Even utilizing an oil filter on my return still allows for a small amount of sludge to collect in the bottom of the oil tank which I flush every 2nd or 3rd change. My old girl needs all of the assistance available to keep going in a healthy fashion.
 
Even utilizing an oil filter on my return still allows for a small amount of sludge to collect in the bottom of the oil tank which I flush every 2nd or 3rd change. My old girl needs all of the assistance available to keep going in a healthy fashion.
I had my oil tank out for a proper clean on 'y '74 850. Not sure it had ever been done previously. I had tried to siphon out the muck from above using a fluid suction pump...could not do it as the pump bottle would collapse under the immense vacuum being created :) That stuff was so thick!
with the tank out, it took lots & lots of jet spraying and bottle-washer brushing to get it all out. This of course accumulated even with the stock oil filter on the engine. So hard to imagine the crank sludge trap not being occupied.
 
Sludge in the bottom of the oil tank can stay there if it’s below the outlet, as far as I’m concerned.

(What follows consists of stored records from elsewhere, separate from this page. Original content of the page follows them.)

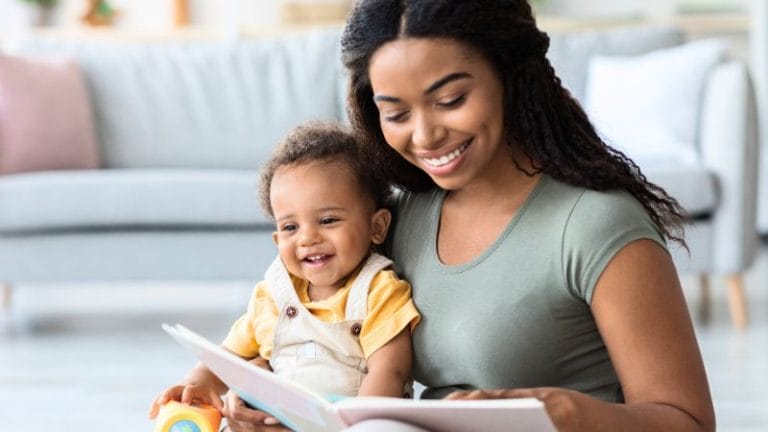 A woman reads a book to a smiling baby sitting on her lap in a living room with a couch in the background, showcasing one of the engaging daycare activities for infants.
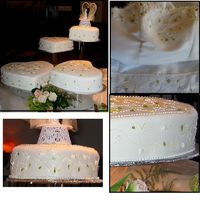 Crystal Beads Look On Wedding Cake The bride could not decide what she wanted her cake to look like. She had purchased a wedding gown, so we decided to make the cake match...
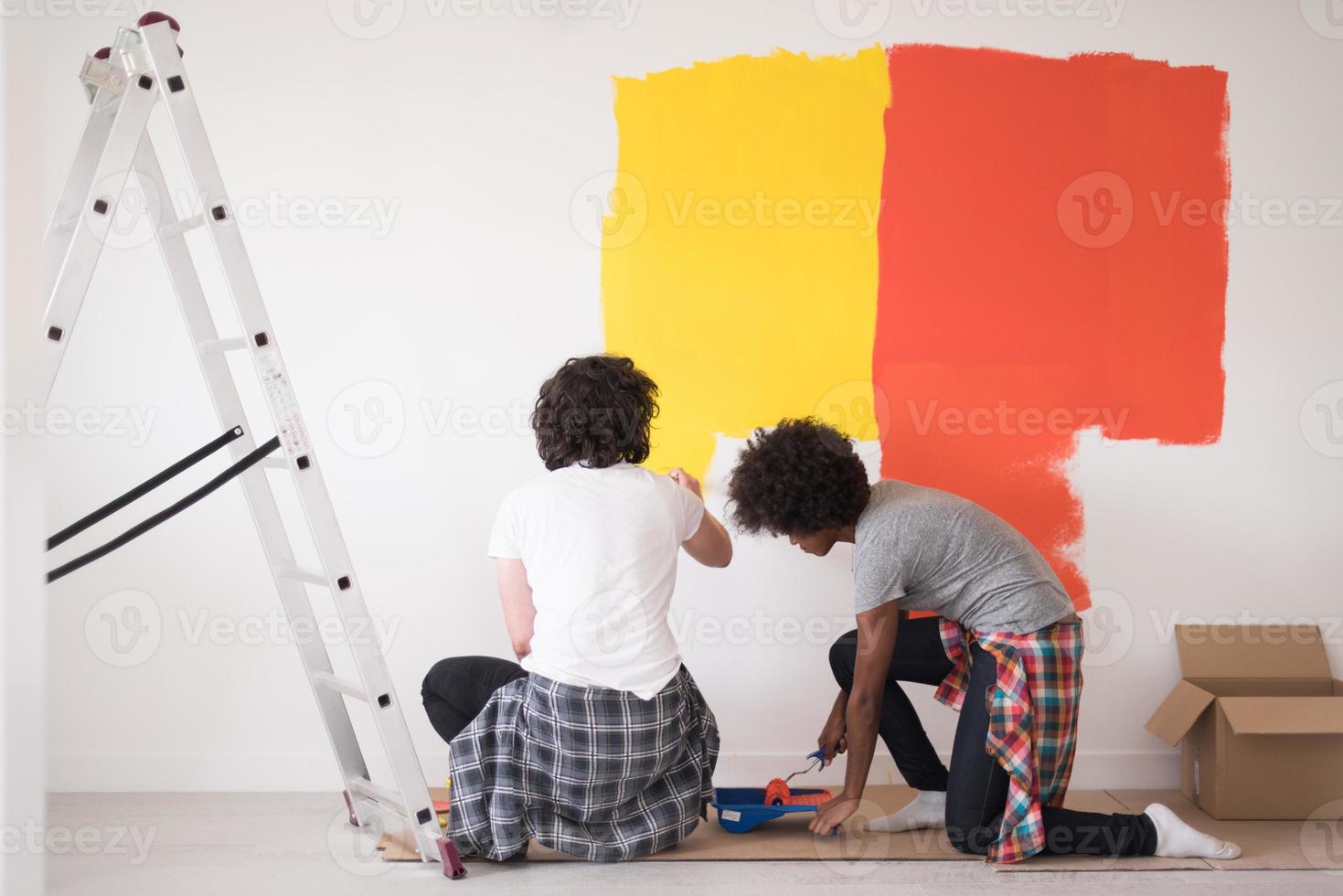 multiethnic couple painting interior wall photo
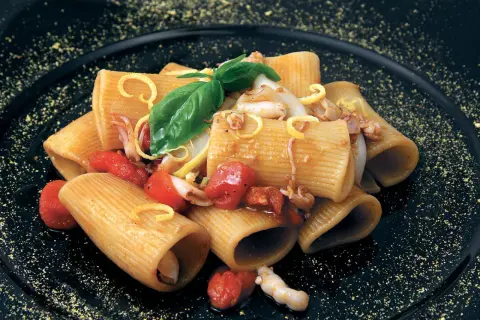 Rigatoni con calamari e pomodorini pachino, guarniti con basilico e scorza di limone su piatto nero.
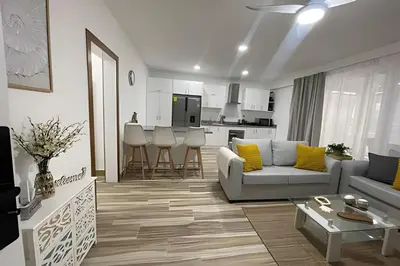 a living room with a couch and a table at Sweet Home Bayahibe in Bayahibe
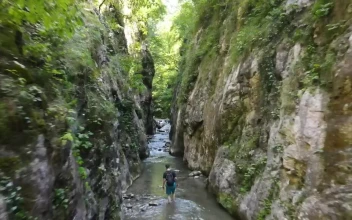Stock Video Drone Tour Above A River Between Two Mountains For PC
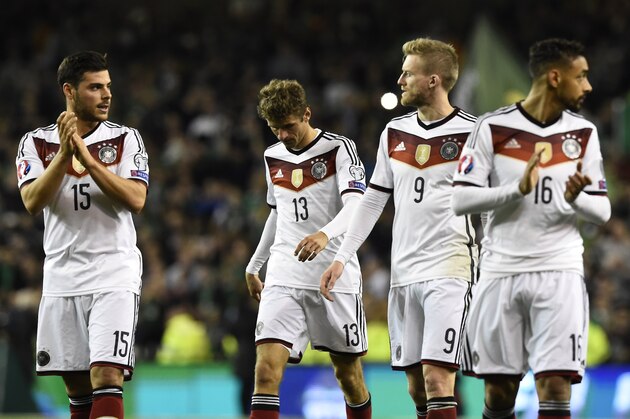 (L-R) Germany's forward Kevin Volland, Germany's midfielder Thomas Mueller, Germany's midfielder Andre Schuerrle and Germany's midfielder Karim Bellerabi react after losing a UEFA Euro 2016 Group D qualifying football match between Germany and Ireland at the Aviva stadium in Dublin on October 8, 2015. AFP PHOTO / TOBIAS SCHWARZ        (Photo credit should read TOBIAS SCHWARZ/AFP/Getty Images)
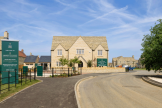 Brand new houses in Cotswold stone, on a sunny day. With signage at the entrance with open green space and plants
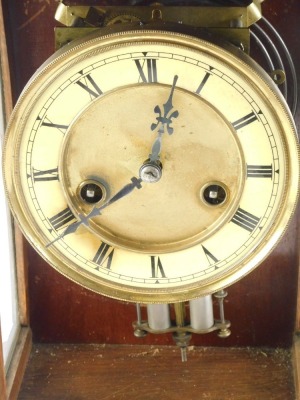 A 19thC continental mantel clock, the paper dial with Roman numerals, in a beech case, 35cm high. - 2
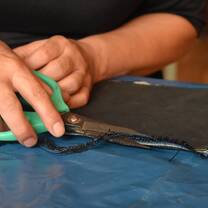 Closeup of someone cutting fabric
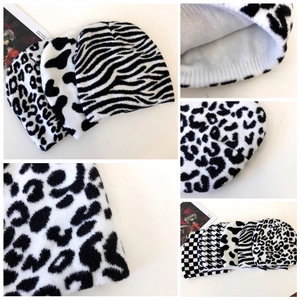 Detail showing various black and white knitted beanies with animal and plaid patterns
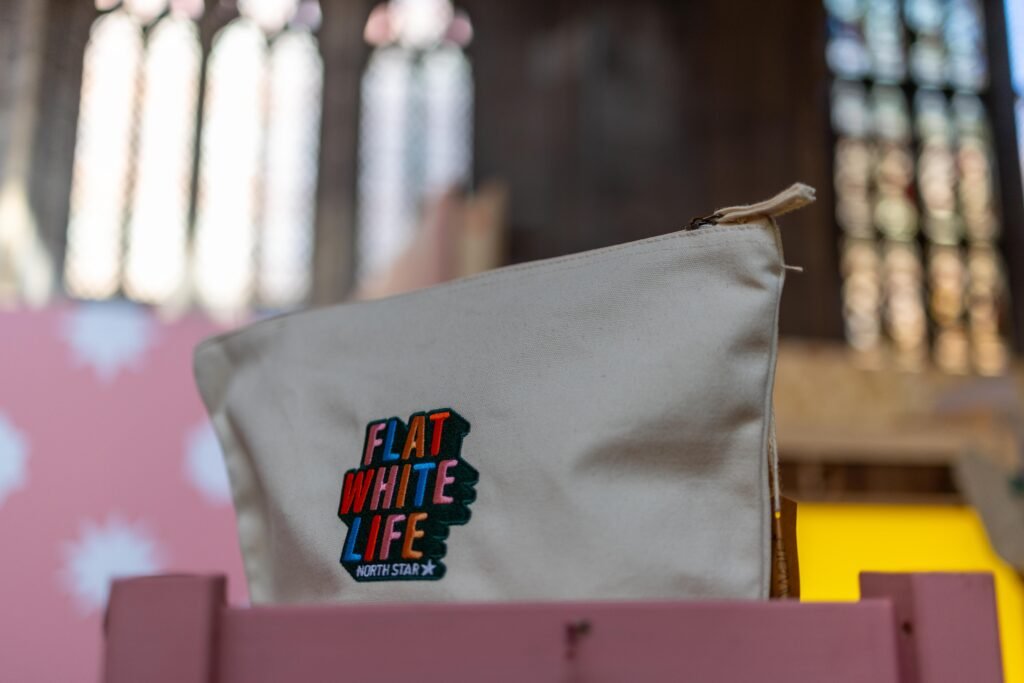 A Flat White Life pouch from North Star Coffee on a pink shelf, with church windows behind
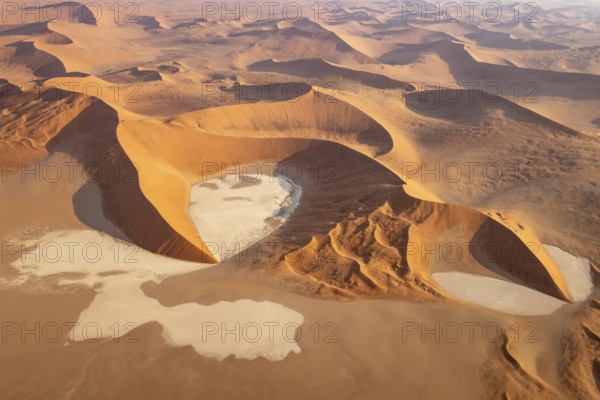 Sand dunes and dry pans in the Namib Desert. In the evening. Aerial view. Namib-Naukluft Park, Namibia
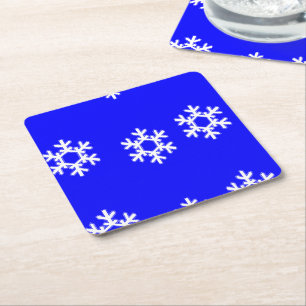 White snowflakes on blue square paper coaster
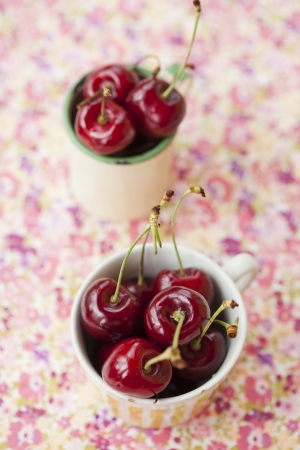 Close-up of two cups of fresh, delicious and ripe red cherriesの写真素材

But if you do clean the tank out, for God’s sake do it properly!
 
So hard to imagine the crank sludge trap not being occupied.
After 30 years / 30K miles when I did an engine overhaul, I found less than a thimble full of sludge. So little that I regretted having to take the crank apart to see it.
 
Tornado said:
So hard to imagine the crank sludge trap not being occupied.

The tank and the crankshaft are in different situations. In the tank, half a gallon of oil can sit for months, with anything heavier than oil settling out.

The oil in the crankshaft will drain out while the bike is parked.
 
If I were to clean mine and doxy her all up like some of you( not pointing fingers or calling out names mind you) I would be a lot more than mortified at what I find sloshing about inside my lovely old machine.... That wonderful motor is worse than a sewage treatment plant for collecting and producing nasty crap.